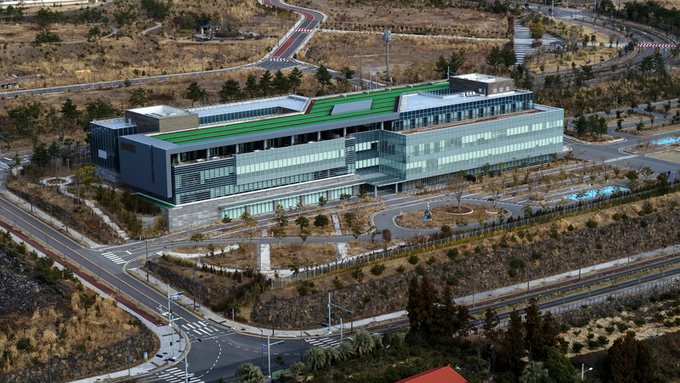 제주 녹지국제병원 새 주인 찾았다 … 최종 204억원에 낙찰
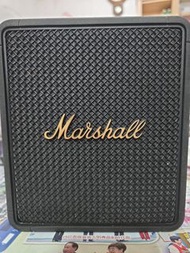 Marshall Stockwell II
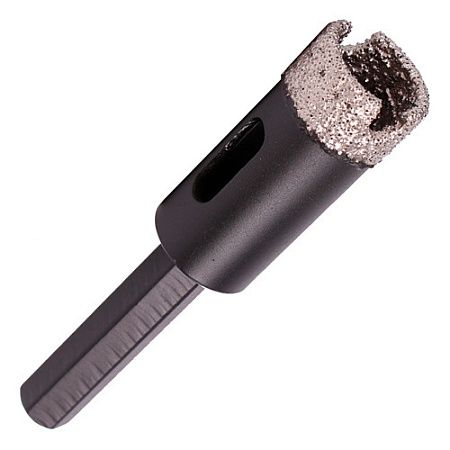 Сверло DISTAR DDR-V D18 S10 Keramik Pro – анонс, характеристики, 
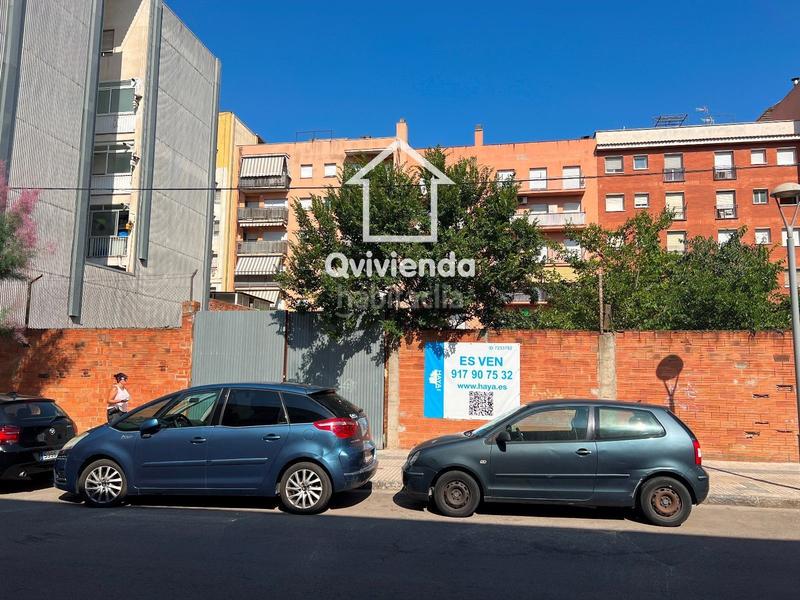 Foto 0f34fd76-db1d-4f36-bab6-7f143b6b6169. Terreno residencial parcela en venta en mollet del valles. en Mollet del Vallès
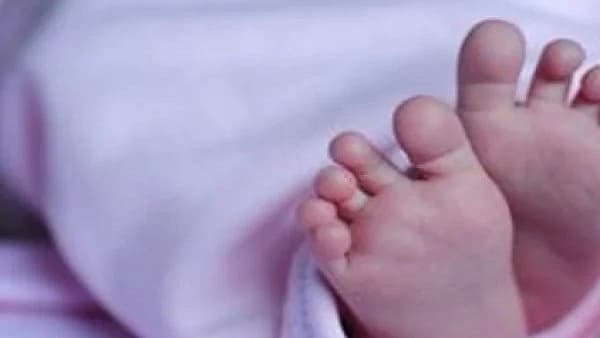 குழந்தை கொலை ( சித்தரிக்கப்பட்ட படம்)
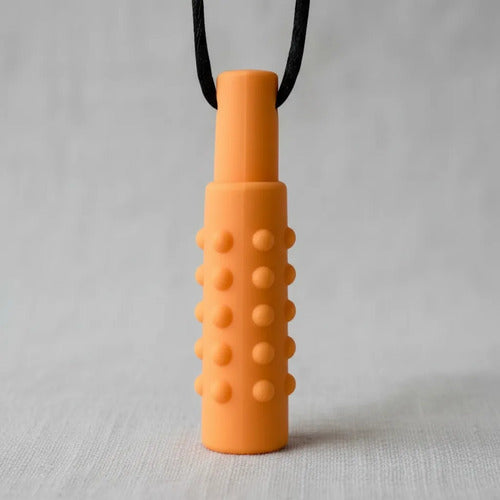 Collar Sensorial Mordedor Autismo Tea Tdah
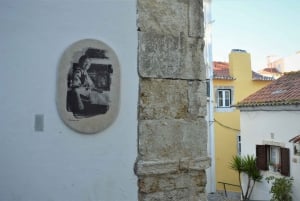 Lisbon: History, Culture, & Current Affairs Walking Tour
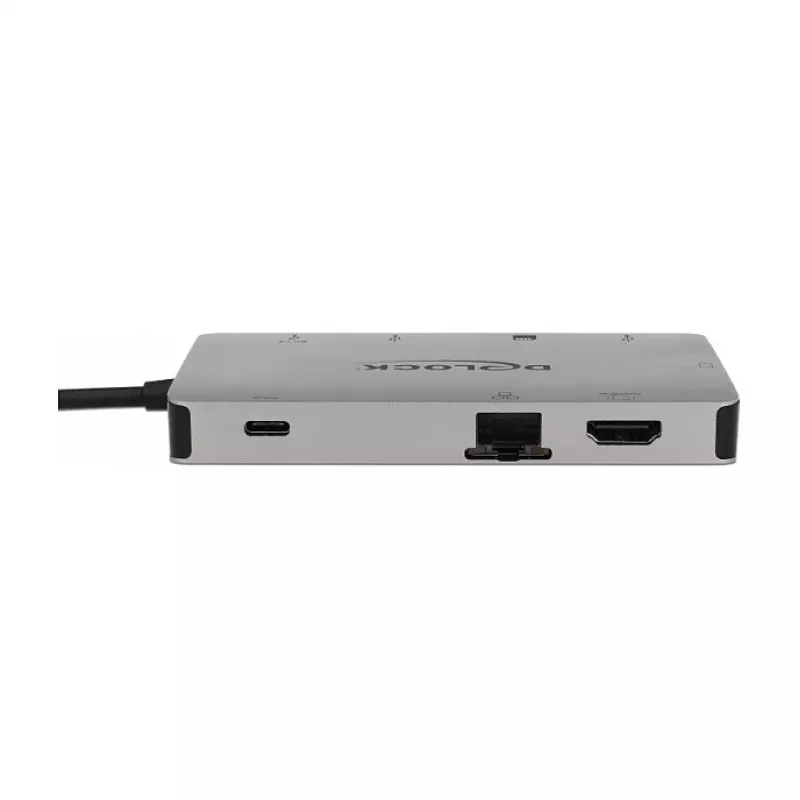 Dock per laptop DeLOCK 87735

══════

Take the material above from the line bearing "Сверло DISTAR DDR-V" through the line bearing "Collar Sensorial Mordedor Autismo Tea Tdah" and write it out exactly, both end lines included. Pictures stay out.

 Сверло DISTAR DDR-V D18 S10 Keramik Pro – анонс, характеристики, 
 Foto 0f34fd76-db1d-4f36-bab6-7f143b6b6169. Terreno residencial parcela en venta en mollet del valles. en Mollet del Vallès
 குழந்தை கொலை ( சித்தரிக்கப்பட்ட படம்)
 Collar Sensorial Mordedor Autismo Tea Tdah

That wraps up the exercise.